My Problem: I'm trying to classify a data into two groups as A and B based on 25 observations (data point) and 100 features. I used the Gradient Boosting Machine (GBM) to find out which feature has the most important contribution to classify the data points into group A or B. As a result, I extracted the top 4 most important features for this classification. Let's say they are X1, X2, X3, and X4. Right now, I'm interested to plot all combinations of these 4 features versus each other (i.e. scatter plots) and find out if I could find out that the data points that belong to category A or B are clustered together in certain regions or not. For example, I plot X2 versus X1 as a scatter plot and use KMeans for clustering identification. But the problem is KMeans did a pretty bad job on each those pair scatter plots (i.e. scatter plot of Xi vs Xj 1 <= i,j <= 4).
My Approach: Based on bad results of KMeans in order to cluster the points, I decided to use PCA on these 4 features and reduce the dimensionality furthermore to two variables as X'1 and X'2. Then again I used KMeans to cluster the point and it significantly improved the KMeans results.
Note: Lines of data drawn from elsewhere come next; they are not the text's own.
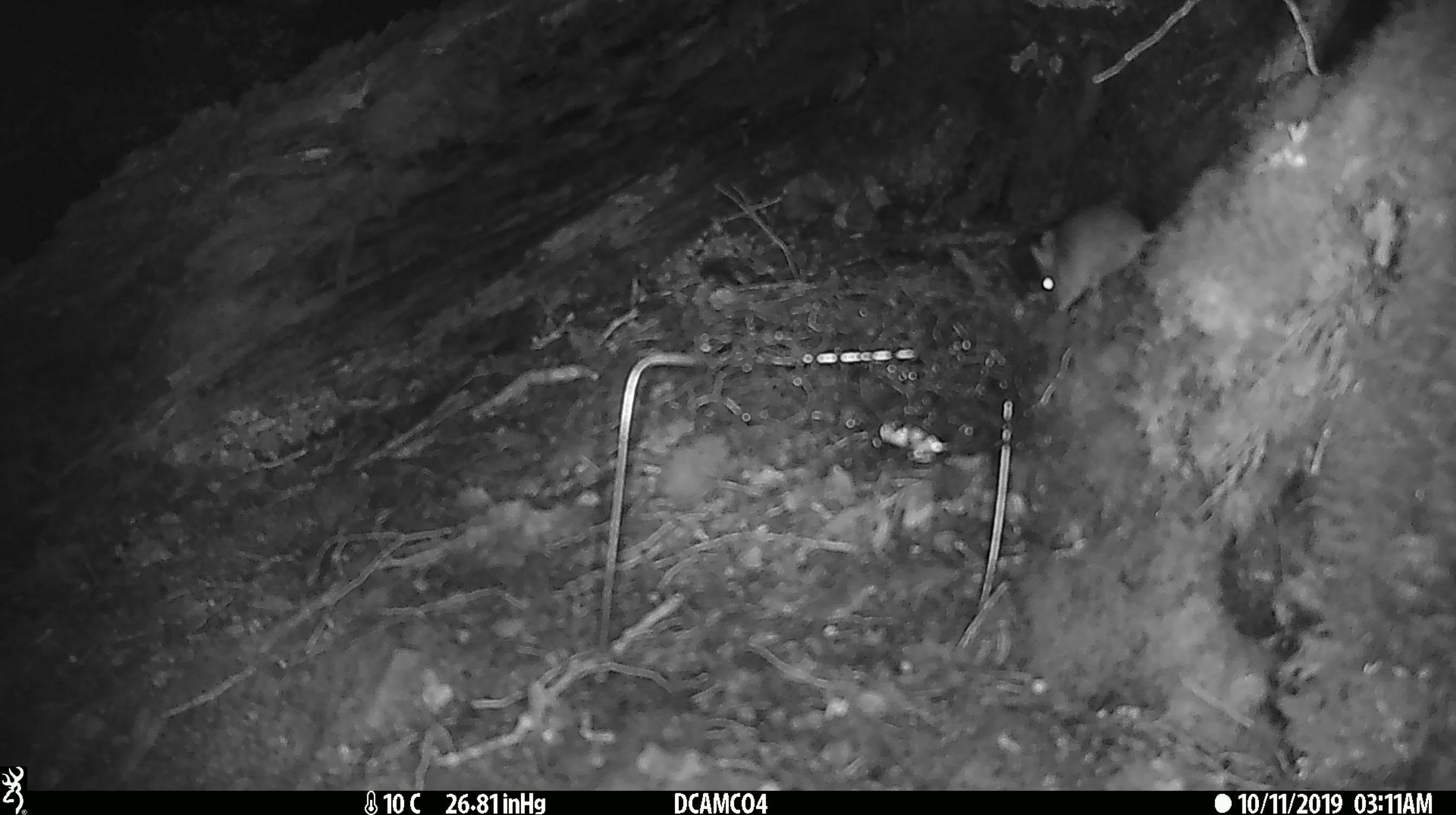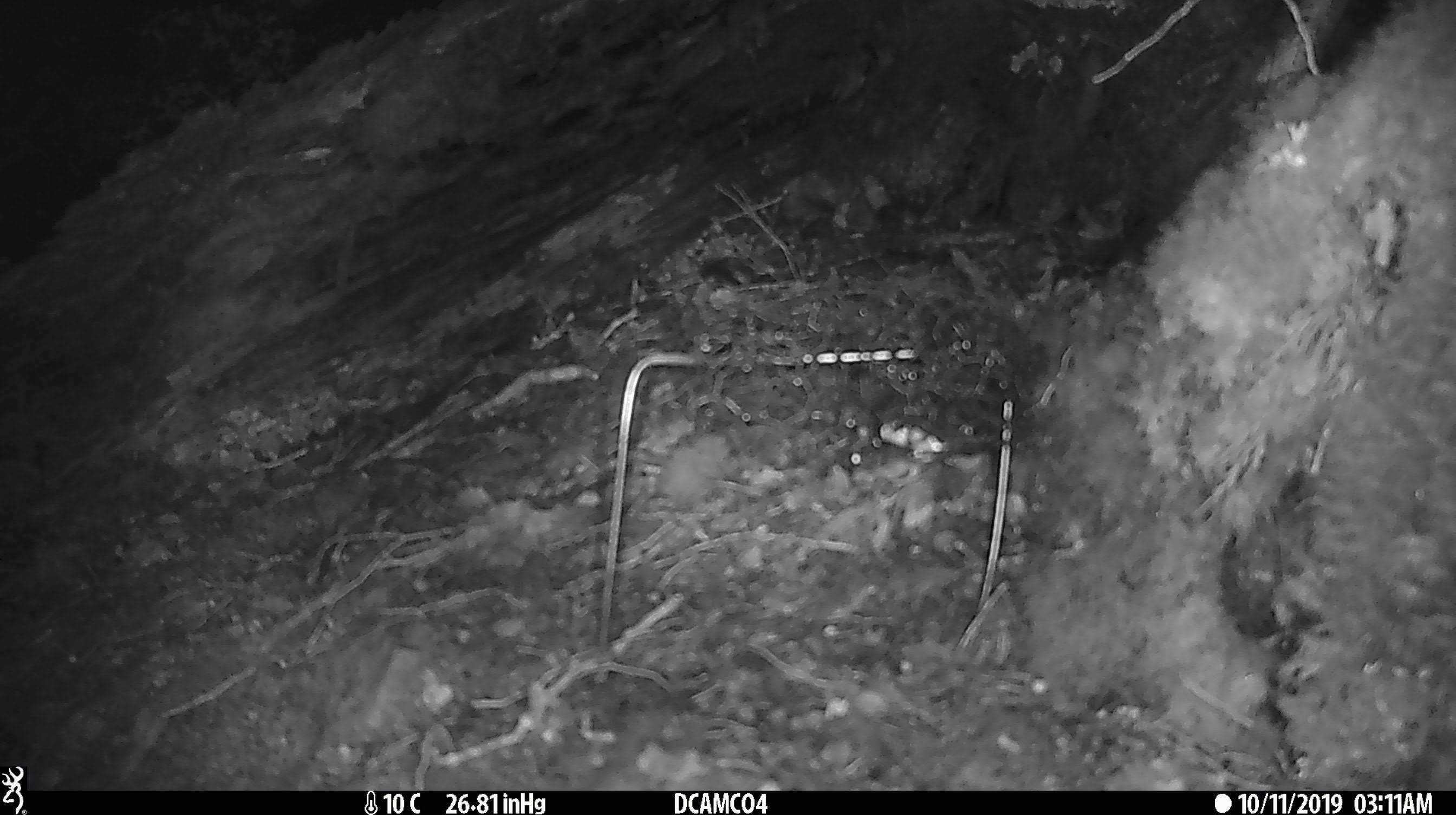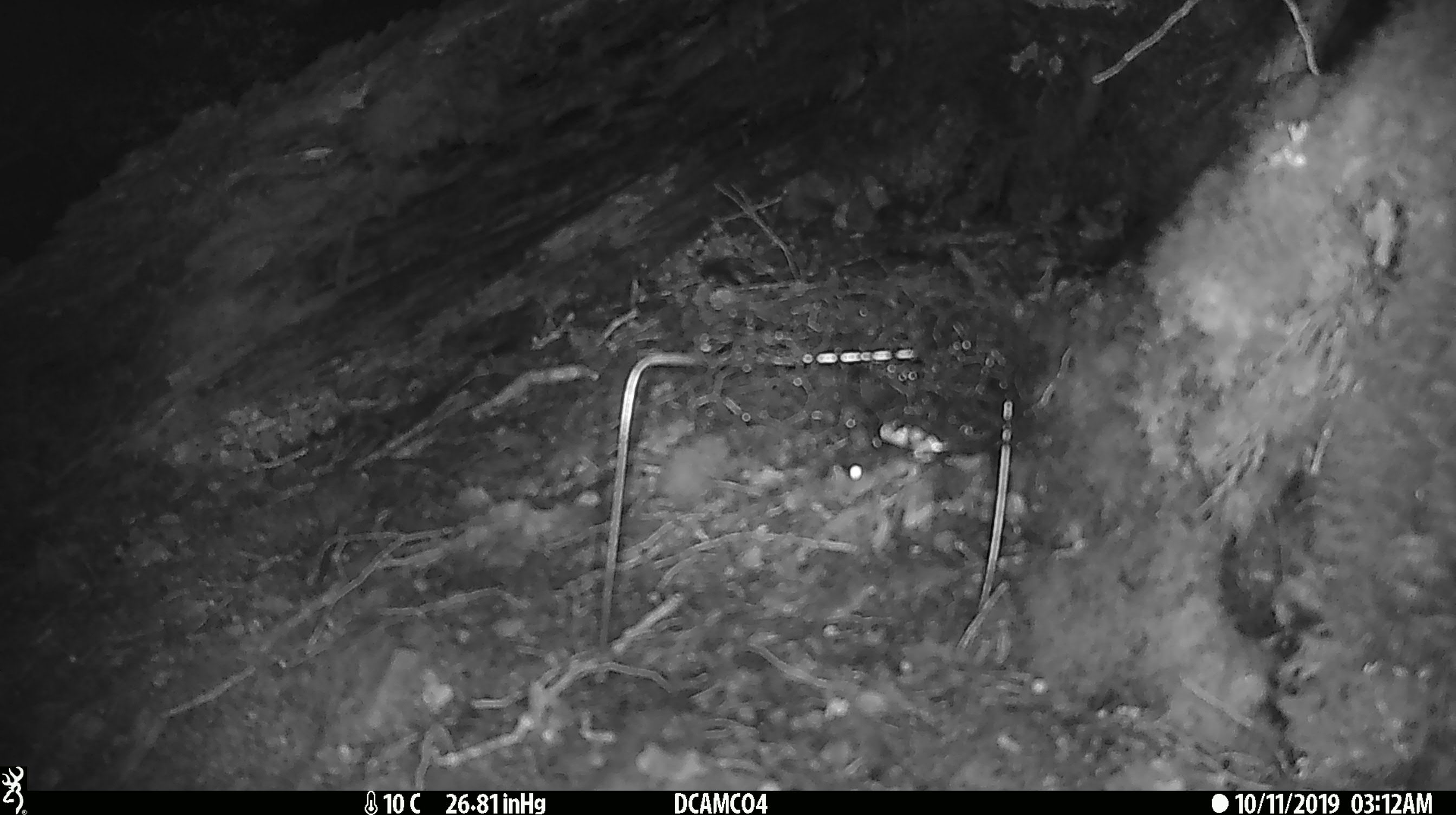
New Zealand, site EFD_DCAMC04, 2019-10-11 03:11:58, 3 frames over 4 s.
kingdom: Animalia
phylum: Chordata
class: Mammalia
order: Rodentia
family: Muridae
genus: Mus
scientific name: Mus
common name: mouse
My Question: Does it make sense to use PCA on those top 4 features extracted from GBM (i.e. X1, X2, X3, and X4)? Cause I'm wondering we already reduced the dimensionality from 100 to 4 by using GBM and extracting top 4 most important features in our data. Does it make sense to use PCA and reduce those 4 features furthermore into two variables that have highest variances? If your opinion is no can you give me a precise explanation or possibly some references and if your opinion is yes again explanation and references could help me a lot.